-- Selected passage --
Sean's Stories

Posted by sean on 26/02/2012 at 12:56 pm in Bath City with No Comments


Bath City 1-2 Kidderminster Harriers
Conference National
Saturday 25th February 2012 – 15:00

I chose not to blog after Tuesday night’s 1-0 defeat to Hayes and Yeading United. It was more of the same. Strikers not taking their chances up front and mistakes at the back leading to a sloppy goal conceded. Some idiotic fans chose not to support their team. Instead opting to moan and abuse the management, chairman and players, before going home to post their usual bullshit on the Bath City forum and social networking websites.

The chances of league survival now appear very slim; although this has been the case for months. However, that is absolutely no reason to stop supporting the club. As far as I am concerned, the season is not over until the last ball is kicked at Alfreton in April.

As fans, we have been spoilt in recent seasons, with the club overachieving on the pitch. Now Bath City are bottom of the league and struggling to win games, the players need all the support and encouragement they can get, and it is at times like these that the “fans” are separated from the “supporters”.

In Adie we trust

So following the Hayes defeat, revelations in the local press from the chairman of being abused at the Ebbsfleet game and a manager also unhappy at some of the fans’ negativity, came the third home game in eight days – against Kidderminster Harriers.

Given Kiddy’s 7th place position in the league, pre-match would suggest this weekend’s visitors would prove to be the most difficult test of the three games. They were. Although despite being an ex-Football League club, with a large fan base and flirting with the play offs, I was not as impressed with the Midlands outfit as I thought I might be.

-- Extracted material --
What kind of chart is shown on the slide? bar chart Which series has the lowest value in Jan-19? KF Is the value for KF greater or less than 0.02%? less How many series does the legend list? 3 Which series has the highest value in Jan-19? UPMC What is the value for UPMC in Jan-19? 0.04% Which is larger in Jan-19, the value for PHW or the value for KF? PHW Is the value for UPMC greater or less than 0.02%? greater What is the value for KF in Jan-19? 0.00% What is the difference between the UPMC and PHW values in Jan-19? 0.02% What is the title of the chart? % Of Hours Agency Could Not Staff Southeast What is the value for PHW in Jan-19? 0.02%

---

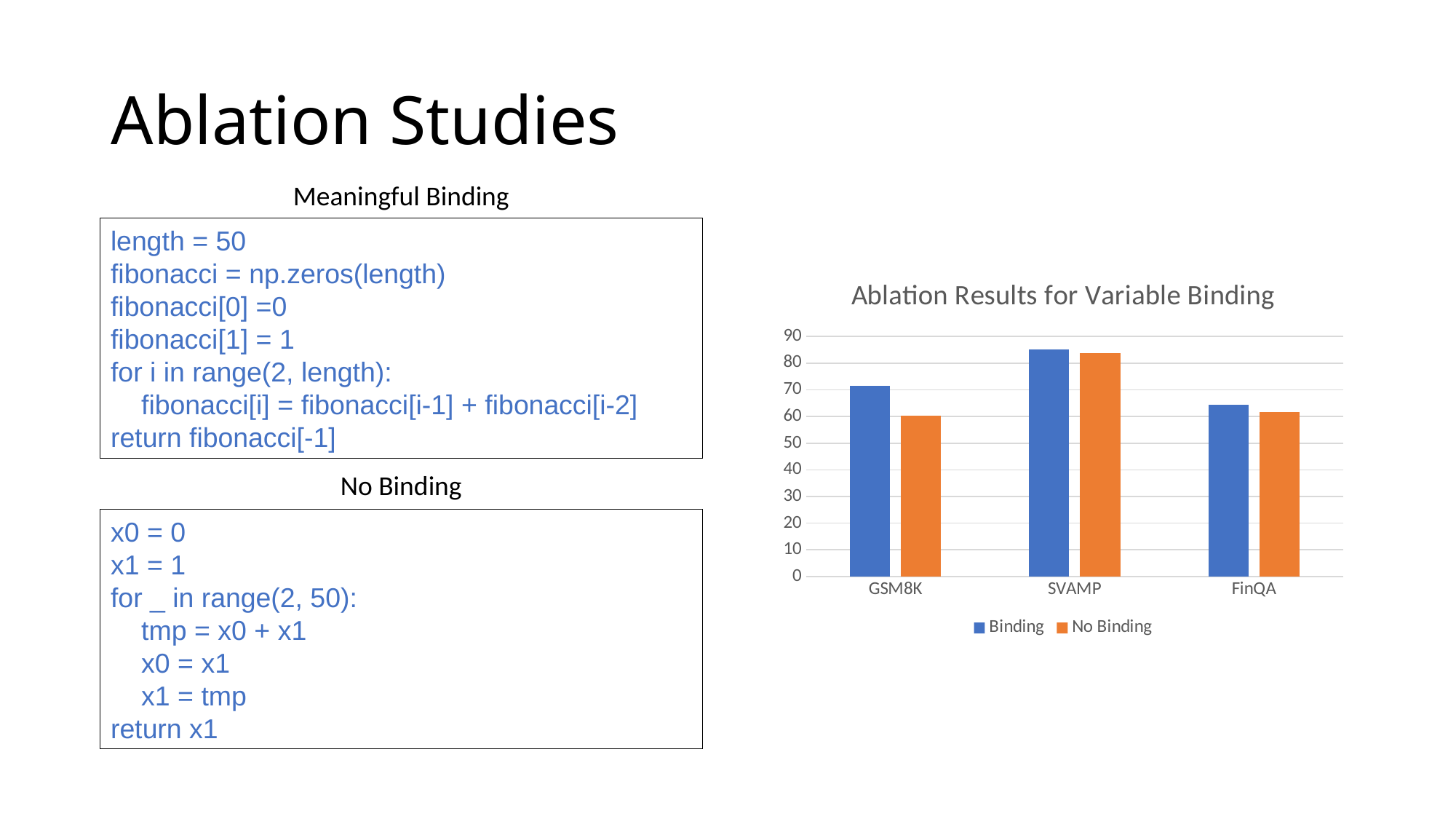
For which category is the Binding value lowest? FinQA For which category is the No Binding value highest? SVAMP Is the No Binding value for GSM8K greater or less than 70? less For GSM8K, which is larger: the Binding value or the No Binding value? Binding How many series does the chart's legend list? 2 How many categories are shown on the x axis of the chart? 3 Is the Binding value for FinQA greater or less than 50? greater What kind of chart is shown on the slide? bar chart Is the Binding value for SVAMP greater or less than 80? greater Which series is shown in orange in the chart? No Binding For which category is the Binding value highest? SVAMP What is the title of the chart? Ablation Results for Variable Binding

* * *

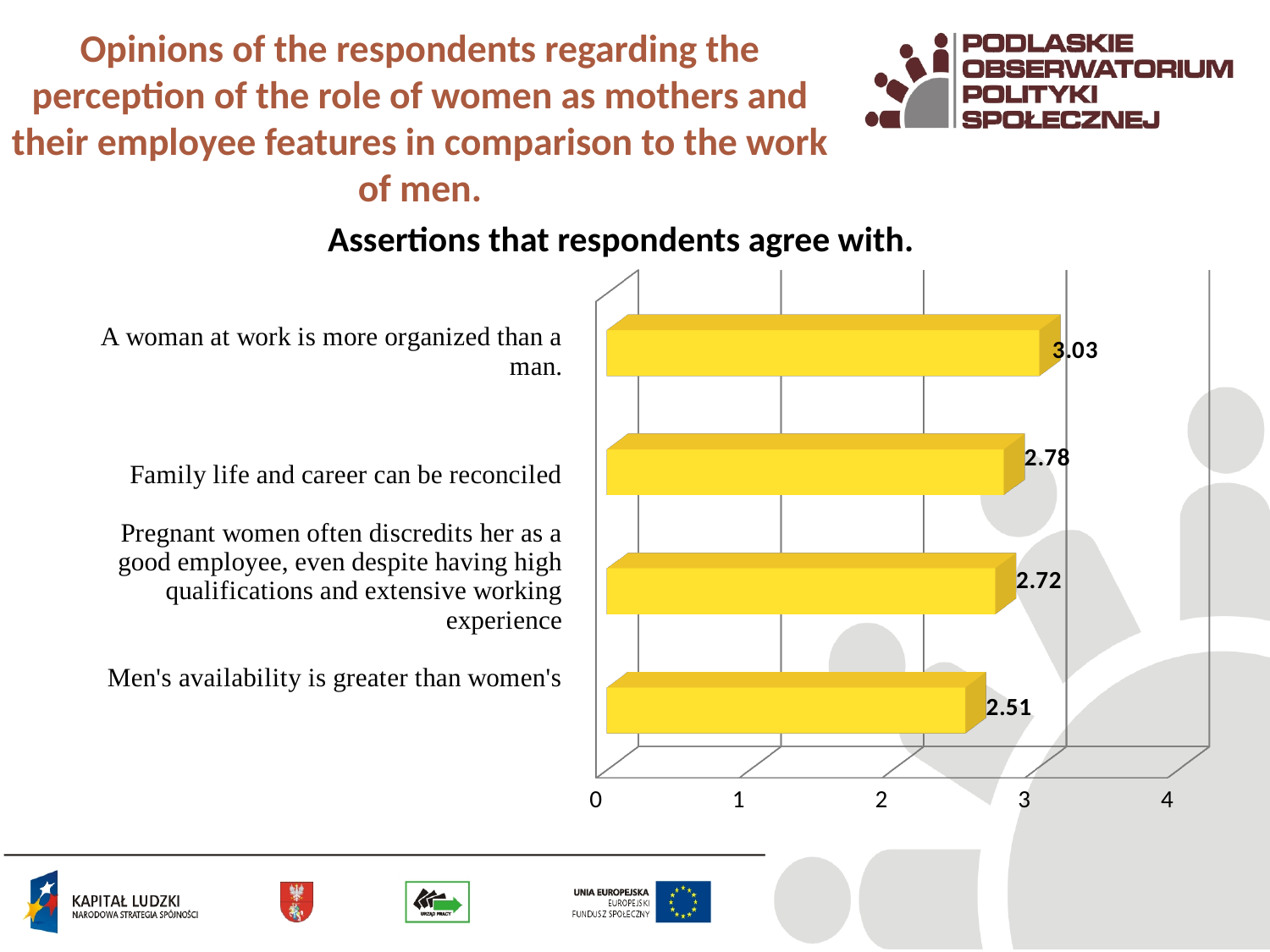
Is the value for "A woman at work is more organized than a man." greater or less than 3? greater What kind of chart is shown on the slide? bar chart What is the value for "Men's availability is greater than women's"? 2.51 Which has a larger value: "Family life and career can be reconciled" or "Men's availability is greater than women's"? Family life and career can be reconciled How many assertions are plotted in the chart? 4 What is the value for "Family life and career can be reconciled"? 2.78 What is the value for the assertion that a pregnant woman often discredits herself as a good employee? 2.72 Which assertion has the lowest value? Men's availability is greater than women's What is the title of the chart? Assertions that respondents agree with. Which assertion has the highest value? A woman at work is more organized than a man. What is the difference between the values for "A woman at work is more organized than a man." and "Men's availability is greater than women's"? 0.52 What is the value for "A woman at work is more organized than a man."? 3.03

-- Requirement A --
Check each statement below against the Bath City blog post above. Answer yes or no, and quote the words from the post that settle it.
(i) The writer blogged after the defeat to Hayes and Yeading United.
(ii) Kidderminster Harriers stood 7th in the league.
(iii) The writer considers the season over only after the final match at Alfreton in March.
-- Requirement B --
Resume the Bath City blog post, starting right after its final sentence and keeping the writer's voice.

-- Answer box A --
(i) No: "I chose not to blog after Tuesday night’s 1-0 defeat to Hayes and Yeading United."
(ii) Yes: "Given Kiddy’s 7th place position in the league"
(iii) No: "the season is not over until the last ball is kicked at Alfreton in April."

-- Answer box B --
City themselves had certainly saved their best performance for the last of the three consecutive home games. It was a battling effort, right from the start, when Lewis Hogg leapt in on Kiddy’s Lee Vaughan with an excellent crunching tackle. Vaughan yelled and stayed on the ground. Probably dead. The referee, a Mr. Wigglesworth (not to be confused with the cat from Austin Powers), booked Hogg. This is getting ridiculous now. Football is a contact sport and if challenges like Hogg’s are to be outlawed, we may as well all go home now and play chess.

Kidderminster entered the half time interval 1-0 up thanks to a goal from Jack Byrne. Judging by the reaction of some home fans, the goal may have had a touch of offside about it, but in all honesty from where I was stood I could not tell.

Photo taken during the Hayes game. Thankfully, for the safety of mankind, the cone was still there yesterday.

In the second half, 1-0 became 2-0. A truly fantastic goal from Byrne. It was the kind of strike that if seen on Match of the Day, would be accompanied by the exasperating uproar of John Motson yelling “Drogbaaaaaaaaaaaaaaaaaaaaaaaaaaaarrrrrrr!” before retreating to change his underwear. Good goal, Byrney – although you did milk that celebration a bit too much.

City continued to fight. Hogg flying in with another challenge. This time it was mistimed and he was lucky to avoid receiving a second yellow. Mr. Bigglesworth clearly realising his earlier error, so letting Hoggy off with a telling off. Hogg was immediately substituted and told to sit in the naughty corner.

Hilarity followed when the linesman became injured and had to be substituted by the fourth official. Besides an animal running onto the pitch and interrupting a game, an official becoming injured is probably the funniest thing that can happen during a football match.

As the game drew to a close, handbags came out and there was a scuffle on the pitch. All football fans love to see the players have a fight. Some fans will deny this. Those fans are liars. City’s Marley Watkins got booked, although those lucky enough to receive front row seats to the event were surprised that Marley was not sent off.

Sean Canham pulled a goal back for City in the 88th minute, which set up an exciting finale. It wasn’t to be though and we would go back empty handed yet again. There is always next week. A trip to Luton Town.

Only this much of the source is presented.